Click here for a transcript.
Hello. In this lesson we are going to talk about visualization and how we can use Python to create graphs to aid our statistical inference and data analysis. Before we get into the actual visualization, however, we're going to import and clean some of the data that we will be using later on in the lesson. So, with that, we can go ahead and get started.
All right, so we've got our data set, or our code here. We've got three libraries that we will be using within this demonstration. Throughout the lesson we'll use our Google collab library to import the data. We'll use Pandas to read in a CSV file, and we'll use this Plot9 to actually do the plotting. And I want to point out that we are using this asterisk to tell Python to import all the commands from Plot9 without the need for a nickname. So, this is one of the few libraries that we'll use throughout the course in which you don't need to give it a nickname, you can simply import all the commands as is.
So, with that let's go ahead and get started. I'm using the first option from lesson one to import our data, the mount Google Drive option, and I've already got it set up here. I also commented out my file path for easy use. And so, I will go ahead and read this data in. We'll just call it survey, and we'll say pd dot read csv and just give it the file path. I've looked into this file before, and we know that there is no extra header or anything, so no need to skip rows. But to give you an idea about what this looks like, this is a survey that was collected from students that took this course in University Park, during the Spring of 2023. And we can see that they have answered all these questions. But we can also see that there's a number of unnecessary columns, some metadata, all of this that we want to remove in order to make it usable in the future. And so, the first thing I'm going to do is print the names of the columns to the screen. And this is a good practice to get into because it very quickly allows us to see what columns there are and possibly which columns then need to be removed.
And so, we can see that there's all of these sort of metadata about which section the students were in. This was a canvas-based survey, so it's all of that stuff. There are also these numbers here that aren't attached to any data at all that we need to remove. And so, we'll start in to step three of our data cleaning, which is to remove some of these unnecessary columns.
And so, the first thing that I'm going to do, I'm going to override my existing data frame and I'm going to say “survey”, which is what I call my data, dot drop, and this will drop any columns that we tell it to. So, I'm going to. But we need to tell it which columns and we give them those columns in square brackets. And so, for this command I'm going to come back up here. I'm going to copy these top command, top columns here, as well as these bottom ones here. And you'll notice that I have not removed any of the number columns and that's because there's so many of them that I'm actually going to do a secondary removal that sort of speeds up the process. So, I'll go ahead and run this command. So, we've now dropped these columns. And so, if we come in here and say, survey dot columns, and run that… and there is an error because I've already dropped those columns. So, when I go to rerun them, it doesn't like it. So, this is something that you might come across in your own homework in your own coding assignments, is when you try to rerun something that you already did, sometimes it doesn't find what you're trying to do. Maybe you've removed a row that no longer exists and now you're trying to call it. In this case I've removed columns that don't exist so it can't drop them. But if we go through here and just type it in another code block, we can see that the columns are very similar to up here, but we no longer have these section base columns, or this incorrectly score base columns.

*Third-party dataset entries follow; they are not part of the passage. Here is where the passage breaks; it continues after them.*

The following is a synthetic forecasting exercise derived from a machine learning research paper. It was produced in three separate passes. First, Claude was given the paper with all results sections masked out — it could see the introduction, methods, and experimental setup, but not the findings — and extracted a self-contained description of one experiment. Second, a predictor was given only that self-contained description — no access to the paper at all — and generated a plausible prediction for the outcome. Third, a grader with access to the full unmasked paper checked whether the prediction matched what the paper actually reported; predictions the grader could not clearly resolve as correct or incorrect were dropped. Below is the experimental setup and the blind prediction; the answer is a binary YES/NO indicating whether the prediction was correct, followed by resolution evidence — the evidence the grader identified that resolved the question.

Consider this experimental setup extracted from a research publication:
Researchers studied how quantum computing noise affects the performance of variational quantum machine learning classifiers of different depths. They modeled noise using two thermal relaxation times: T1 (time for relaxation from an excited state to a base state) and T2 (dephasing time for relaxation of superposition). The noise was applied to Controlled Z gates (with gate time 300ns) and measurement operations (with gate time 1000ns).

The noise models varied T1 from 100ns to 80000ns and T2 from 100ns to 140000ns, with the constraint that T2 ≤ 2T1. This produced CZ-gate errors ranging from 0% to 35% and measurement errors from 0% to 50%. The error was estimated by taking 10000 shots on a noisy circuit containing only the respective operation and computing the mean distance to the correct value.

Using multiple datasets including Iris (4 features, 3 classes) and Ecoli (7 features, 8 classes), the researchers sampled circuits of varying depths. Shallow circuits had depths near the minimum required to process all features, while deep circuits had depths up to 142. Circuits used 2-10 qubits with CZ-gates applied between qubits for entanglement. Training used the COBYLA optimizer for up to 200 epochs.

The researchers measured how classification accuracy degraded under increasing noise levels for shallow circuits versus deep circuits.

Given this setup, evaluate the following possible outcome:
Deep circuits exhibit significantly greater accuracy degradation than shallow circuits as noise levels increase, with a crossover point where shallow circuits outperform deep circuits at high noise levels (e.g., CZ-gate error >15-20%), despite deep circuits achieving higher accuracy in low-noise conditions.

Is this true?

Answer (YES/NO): NO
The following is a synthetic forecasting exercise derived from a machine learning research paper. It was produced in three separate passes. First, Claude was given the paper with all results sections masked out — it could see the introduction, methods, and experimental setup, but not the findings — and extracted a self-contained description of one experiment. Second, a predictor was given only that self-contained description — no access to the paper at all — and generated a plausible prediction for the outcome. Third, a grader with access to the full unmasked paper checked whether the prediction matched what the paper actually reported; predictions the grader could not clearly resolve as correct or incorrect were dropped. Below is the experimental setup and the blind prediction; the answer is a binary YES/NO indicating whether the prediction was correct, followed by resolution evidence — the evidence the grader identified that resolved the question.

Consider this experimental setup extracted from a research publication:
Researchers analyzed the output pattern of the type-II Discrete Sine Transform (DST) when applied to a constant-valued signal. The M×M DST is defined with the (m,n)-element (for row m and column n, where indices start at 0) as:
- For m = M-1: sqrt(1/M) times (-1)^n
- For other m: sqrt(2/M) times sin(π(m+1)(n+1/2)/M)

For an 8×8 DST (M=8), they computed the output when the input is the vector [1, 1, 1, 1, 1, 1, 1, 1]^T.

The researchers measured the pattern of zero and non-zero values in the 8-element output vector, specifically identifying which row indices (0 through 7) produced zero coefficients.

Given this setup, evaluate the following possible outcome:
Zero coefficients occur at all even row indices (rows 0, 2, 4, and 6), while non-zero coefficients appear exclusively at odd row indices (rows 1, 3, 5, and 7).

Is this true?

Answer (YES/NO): NO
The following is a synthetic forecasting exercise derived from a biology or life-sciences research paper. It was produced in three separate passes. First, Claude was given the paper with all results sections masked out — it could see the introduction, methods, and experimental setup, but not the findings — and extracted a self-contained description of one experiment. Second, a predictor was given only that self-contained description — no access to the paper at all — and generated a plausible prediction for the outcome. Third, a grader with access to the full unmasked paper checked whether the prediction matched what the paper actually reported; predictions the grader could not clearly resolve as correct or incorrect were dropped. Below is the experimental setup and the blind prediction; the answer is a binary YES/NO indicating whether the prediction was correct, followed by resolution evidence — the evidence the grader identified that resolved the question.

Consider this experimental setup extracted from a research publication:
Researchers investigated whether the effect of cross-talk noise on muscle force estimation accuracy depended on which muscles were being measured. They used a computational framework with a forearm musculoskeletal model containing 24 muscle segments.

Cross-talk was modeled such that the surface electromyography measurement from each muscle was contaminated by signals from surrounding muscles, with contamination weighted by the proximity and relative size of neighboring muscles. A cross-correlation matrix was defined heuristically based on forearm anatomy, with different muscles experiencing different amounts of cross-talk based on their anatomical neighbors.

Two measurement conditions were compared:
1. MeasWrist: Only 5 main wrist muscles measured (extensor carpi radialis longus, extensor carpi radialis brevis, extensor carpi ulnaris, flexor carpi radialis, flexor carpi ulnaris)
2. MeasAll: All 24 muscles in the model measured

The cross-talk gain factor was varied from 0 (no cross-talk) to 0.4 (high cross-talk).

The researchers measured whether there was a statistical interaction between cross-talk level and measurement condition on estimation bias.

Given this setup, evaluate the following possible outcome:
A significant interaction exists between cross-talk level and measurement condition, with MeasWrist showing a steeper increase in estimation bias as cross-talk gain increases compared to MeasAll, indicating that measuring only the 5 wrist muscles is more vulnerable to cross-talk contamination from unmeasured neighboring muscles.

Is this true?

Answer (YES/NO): NO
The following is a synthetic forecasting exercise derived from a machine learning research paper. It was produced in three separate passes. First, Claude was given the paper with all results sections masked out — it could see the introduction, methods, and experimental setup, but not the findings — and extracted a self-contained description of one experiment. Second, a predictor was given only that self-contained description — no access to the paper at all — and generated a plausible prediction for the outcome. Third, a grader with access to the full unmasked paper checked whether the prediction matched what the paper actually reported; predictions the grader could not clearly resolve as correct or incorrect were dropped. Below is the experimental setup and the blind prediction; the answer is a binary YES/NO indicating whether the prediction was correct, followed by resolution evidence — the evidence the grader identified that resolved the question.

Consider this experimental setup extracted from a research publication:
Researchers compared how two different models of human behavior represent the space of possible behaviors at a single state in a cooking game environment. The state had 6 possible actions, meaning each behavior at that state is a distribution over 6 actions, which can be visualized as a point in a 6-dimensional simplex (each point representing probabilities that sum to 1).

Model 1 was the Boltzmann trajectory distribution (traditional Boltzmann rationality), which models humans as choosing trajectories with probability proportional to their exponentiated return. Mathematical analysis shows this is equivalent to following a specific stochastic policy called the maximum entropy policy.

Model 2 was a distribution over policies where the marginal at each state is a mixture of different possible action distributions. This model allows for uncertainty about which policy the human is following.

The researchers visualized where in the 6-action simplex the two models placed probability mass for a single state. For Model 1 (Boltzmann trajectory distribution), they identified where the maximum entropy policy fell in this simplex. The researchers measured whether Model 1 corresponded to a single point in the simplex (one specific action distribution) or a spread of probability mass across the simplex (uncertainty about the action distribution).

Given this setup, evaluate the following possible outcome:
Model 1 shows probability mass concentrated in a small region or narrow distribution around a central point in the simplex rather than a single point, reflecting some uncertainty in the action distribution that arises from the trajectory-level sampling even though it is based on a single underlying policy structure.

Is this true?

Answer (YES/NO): NO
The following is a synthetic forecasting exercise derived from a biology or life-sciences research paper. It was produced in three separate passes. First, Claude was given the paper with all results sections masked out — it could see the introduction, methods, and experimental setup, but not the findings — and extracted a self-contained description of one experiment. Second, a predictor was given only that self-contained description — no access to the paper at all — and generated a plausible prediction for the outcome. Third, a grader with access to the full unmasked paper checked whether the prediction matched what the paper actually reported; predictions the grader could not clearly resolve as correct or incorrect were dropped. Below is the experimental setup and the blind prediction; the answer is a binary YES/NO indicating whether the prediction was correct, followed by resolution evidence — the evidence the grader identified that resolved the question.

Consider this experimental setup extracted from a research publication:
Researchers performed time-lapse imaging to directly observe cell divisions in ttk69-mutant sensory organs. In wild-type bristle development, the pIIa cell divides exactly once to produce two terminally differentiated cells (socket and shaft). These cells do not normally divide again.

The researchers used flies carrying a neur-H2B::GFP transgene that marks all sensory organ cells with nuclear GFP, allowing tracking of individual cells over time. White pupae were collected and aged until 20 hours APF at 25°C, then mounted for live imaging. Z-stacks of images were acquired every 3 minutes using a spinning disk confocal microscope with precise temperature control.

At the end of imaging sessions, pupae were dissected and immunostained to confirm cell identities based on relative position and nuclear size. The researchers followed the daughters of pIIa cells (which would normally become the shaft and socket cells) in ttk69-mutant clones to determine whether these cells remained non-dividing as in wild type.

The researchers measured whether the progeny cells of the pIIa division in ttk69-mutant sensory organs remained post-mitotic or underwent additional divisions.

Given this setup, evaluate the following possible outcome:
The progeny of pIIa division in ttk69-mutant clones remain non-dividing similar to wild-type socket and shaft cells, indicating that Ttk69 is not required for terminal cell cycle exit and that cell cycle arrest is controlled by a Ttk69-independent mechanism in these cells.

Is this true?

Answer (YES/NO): NO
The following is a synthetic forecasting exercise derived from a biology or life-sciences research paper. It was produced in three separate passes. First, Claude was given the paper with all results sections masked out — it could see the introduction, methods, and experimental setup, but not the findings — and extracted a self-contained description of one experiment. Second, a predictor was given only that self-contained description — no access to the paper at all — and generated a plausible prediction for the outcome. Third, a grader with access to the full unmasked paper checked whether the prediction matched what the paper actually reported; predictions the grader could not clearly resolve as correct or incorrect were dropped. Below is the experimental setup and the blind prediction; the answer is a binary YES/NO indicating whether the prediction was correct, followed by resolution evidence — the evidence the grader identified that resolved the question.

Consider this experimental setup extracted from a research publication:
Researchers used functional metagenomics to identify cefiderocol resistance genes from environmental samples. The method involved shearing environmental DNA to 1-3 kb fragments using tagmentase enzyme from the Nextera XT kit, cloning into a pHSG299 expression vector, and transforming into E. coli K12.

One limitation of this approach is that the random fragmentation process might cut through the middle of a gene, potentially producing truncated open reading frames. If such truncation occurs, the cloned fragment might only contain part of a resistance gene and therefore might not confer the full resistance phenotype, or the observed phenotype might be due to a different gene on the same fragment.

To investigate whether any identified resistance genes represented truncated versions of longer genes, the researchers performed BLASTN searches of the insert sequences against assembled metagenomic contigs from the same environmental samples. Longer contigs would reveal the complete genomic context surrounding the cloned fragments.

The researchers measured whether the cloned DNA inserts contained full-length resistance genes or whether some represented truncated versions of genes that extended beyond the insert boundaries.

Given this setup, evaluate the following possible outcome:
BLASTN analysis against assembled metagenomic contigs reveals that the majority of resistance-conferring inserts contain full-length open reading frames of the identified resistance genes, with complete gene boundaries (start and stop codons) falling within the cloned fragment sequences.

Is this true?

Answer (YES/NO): NO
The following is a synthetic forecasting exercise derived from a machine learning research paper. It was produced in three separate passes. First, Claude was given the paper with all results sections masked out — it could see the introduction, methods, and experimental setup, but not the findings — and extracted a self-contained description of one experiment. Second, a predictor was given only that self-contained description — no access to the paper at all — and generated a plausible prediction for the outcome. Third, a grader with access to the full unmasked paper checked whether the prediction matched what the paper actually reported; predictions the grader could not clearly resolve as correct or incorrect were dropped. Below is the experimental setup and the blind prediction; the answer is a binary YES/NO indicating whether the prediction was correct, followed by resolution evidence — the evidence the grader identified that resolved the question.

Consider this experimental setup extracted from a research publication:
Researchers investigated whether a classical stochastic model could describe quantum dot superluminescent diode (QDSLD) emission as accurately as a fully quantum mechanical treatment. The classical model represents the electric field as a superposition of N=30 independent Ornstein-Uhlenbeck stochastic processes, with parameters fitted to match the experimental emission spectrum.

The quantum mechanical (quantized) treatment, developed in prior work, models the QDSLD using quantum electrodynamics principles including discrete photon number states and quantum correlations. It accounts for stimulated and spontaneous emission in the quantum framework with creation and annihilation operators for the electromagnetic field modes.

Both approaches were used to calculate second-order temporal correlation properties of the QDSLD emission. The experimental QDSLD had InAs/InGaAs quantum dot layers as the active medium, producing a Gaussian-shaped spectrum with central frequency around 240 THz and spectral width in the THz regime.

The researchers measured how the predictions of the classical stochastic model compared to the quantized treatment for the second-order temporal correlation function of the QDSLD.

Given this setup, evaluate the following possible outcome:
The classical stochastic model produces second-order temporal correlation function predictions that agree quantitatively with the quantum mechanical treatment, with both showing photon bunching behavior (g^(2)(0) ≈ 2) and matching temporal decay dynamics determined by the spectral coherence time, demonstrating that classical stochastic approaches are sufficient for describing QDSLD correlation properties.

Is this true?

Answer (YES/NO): YES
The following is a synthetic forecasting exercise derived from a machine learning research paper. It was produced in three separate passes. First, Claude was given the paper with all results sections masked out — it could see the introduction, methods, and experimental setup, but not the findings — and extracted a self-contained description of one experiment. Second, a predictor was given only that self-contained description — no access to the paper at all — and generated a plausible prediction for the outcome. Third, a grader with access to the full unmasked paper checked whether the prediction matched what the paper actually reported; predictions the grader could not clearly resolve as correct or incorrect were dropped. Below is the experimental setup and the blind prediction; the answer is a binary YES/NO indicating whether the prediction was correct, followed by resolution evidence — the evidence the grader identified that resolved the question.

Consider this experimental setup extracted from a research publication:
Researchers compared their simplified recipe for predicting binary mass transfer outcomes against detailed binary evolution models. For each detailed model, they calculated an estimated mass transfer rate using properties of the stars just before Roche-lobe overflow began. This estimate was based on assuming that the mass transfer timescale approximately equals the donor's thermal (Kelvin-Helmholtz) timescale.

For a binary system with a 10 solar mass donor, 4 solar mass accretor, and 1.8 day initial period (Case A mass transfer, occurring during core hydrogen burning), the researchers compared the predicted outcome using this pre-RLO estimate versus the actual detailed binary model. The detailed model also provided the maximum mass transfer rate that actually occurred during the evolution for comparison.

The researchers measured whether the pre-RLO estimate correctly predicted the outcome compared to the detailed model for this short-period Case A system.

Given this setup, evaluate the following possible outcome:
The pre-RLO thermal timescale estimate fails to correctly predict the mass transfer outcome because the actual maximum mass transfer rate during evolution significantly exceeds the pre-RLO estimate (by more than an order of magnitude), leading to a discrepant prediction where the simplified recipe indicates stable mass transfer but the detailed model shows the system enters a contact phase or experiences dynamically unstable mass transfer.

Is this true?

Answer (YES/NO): NO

Okay. To remove these, you know random numbers 1.0 1.0.1, and to do that we're going to do a similar process but we're going to tell Python to do all of the one, all of the columns that start with one, simultaneously. So, to do that, we say survey dot loc, give a column to say all of the rows, and then we do tilde survey dot columns dot str dot starts with one. And this will actually drop every column that has a string that starts with one. So, if we run this, and then our printing -- oops typo there – and we print the columns at the end, we can now see that we've got just the questions, which is exactly what we want.
However, it's not exactly where we would like it to be. We need to rename these columns. And so, to do that I'm going to once again override my original data and say survey dot read name and then we say columns and then we open curly brackets. And now the basic way that we do this is that we take, come up here and take the first column name that we want to rename, put it in quotes, and then outside of that quote, do colon whatever we want to rename it. So here, we'll rename it to home. And so, this will do the first column, comma, and enter down to do the second column. And so, we can retype all of these, but I am going to just grab it from off screen and copy and paste it here and that just makes it a little faster. So, you aren't watching me type all of these, but it all follows the same basic formula, original row name, column name, comma, next one. So, we can run that and then again if we look at our column names, we can say survey dot columns and once again see that now all of these are easier to work with and will ultimately help us with, when we're plotting, which we’ll return to in the next video.